What are we to do at times like these? When the wind blows and houses fall and loved ones die, what should we do? Listen to what Job did.
Job 1:20-21 20 At this, Job got up and tore his robe and shaved his head. Then he fell to the ground in worship 21 and said: "Naked I came from my mother's womb, and naked I will depart. The LORD gave and the LORD has taken away; may the name of the LORD be praised."
So Job's reaction to the news that a tornado had ripped apart his son's home killing all of children was to worship God, praising his name. A lifetime of worship had prepared Job for this day. And a lifetime of worship prepares us for the storms in our lives. Let us pray.
“Grant unto us, O Lord, to be occupied in the mysteries of thy heavenly wisdom, with true progress in piety, to thy glory and our own edification. Amen.” (John Calvin)

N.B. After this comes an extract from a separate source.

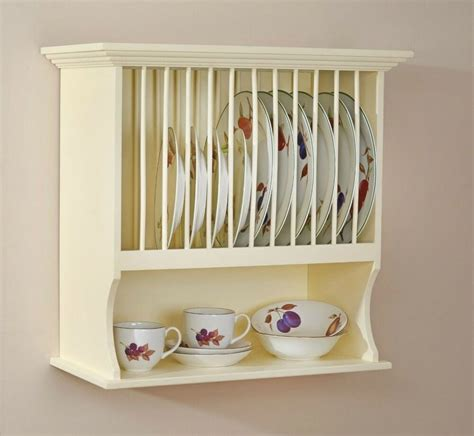 traditional buttermilk wall mounted plate rack shelf unit  country kitchen ebay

The planet we live on has a molten core of iron. It is a spinning ball on a tilted axis 93,000 miles from the sun. The Earth was created by God this way to support life. By creating a such a planet God gave us oxygen to breath, water to drink, and food to eat. But with the molten core of iron we have earthquakes, volcanoes, and tsunamis. And with the uneven heating of the sun we have droughts, floods, hurricanes and tornadoes. And so the very things that make life possible also make disasters a reality. God could stop the disaster from occurring, Jesus stilled a storm, but to do so would make life itself impossible. So for life to exist God made a world where disasters occur.
God does not prevent disasters. Rather, in his goodness, he prepares us for the day when disaster strikes. God prepares us for disasters the same way he prepared Job by allowing us to worship him on the Sabbath day. By worshiping every Sunday we prepare ourselves for the day of disaster. We learn in worship of a God who does not prevent disasters, but his love and compassion can be seen in the midst of disasters. Here are God's instructions for Sabbath worship from Psalm 92.

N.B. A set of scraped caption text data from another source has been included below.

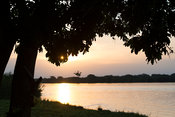 Sunset over the Victoria Nile, Murchison Falls National Park, Uganda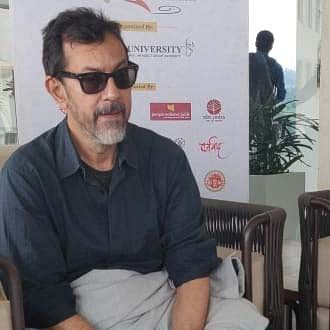 Bhopal: 'The present ideology of mainstream cinema is to make money'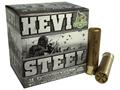 "Hevi-Shot Hevi-Steel Waterfowl Ammunition 12 Gauge 3-1/2"" 1-3/8 oz #1 Non-Toxic Shot"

Psalm 92:1-15 NIV Psalm 92:1 A psalm. A song. For the Sabbath day. It is good to praise the LORD and make music to your name, O Most High, 2 to proclaim your love in the morning and your faithfulness at night, 3 to the music of the ten-stringed lyre and the melody of the harp. 4 For you make me glad by your deeds, O LORD; I sing for joy at the works of your hands. 12 The righteous will flourish like a palm tree, they will grow like a cedar of Lebanon; 13 planted in the house of the LORD, they will flourish in the courts of our God. 14 They will still bear fruit in old age, they will stay fresh and green, 15 proclaiming, "The LORD is upright; he is my Rock, and there is no wickedness in him."

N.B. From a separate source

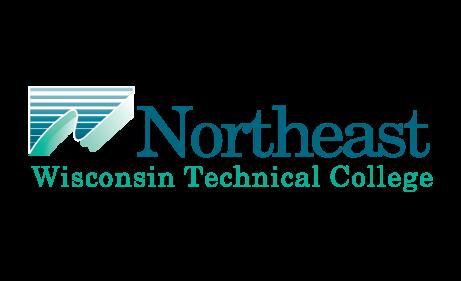 Northeast Wisconsin Technical College Logo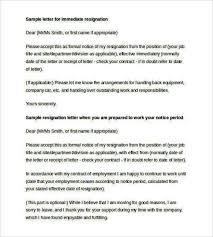 sample formal letter for immediate resignation templatezet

The first thing we learn from the Psalmist is that the purpose of Sunday worship is to praise God. We praise God for the gift of creation, the world we have that sustains life. Sunday worship teaches us to praise God no matter what happens understanding that life itself is a miraculous gift. We are told that we are to praise God for his love every Sunday morning. We are to praise God for his faithfulness every Sunday evening. And we are to praise God with music using instruments and voices. Praising God every Sunday has the effect of helping us lead joyful lives. So that when disaster strikes we have an inner reservoir of God's love and faithfulness that we can drawn on.
Sadly, those who do not worship God on Sundays will be blown about by the wind. So many people think they can do it on their own. We live in a nation of rugged individualists who think they don't need any help. There are others who are convinced that the government will give them the help they need when they need it. But when disaster strikes they will find out that they need help and the government isn't always there in time.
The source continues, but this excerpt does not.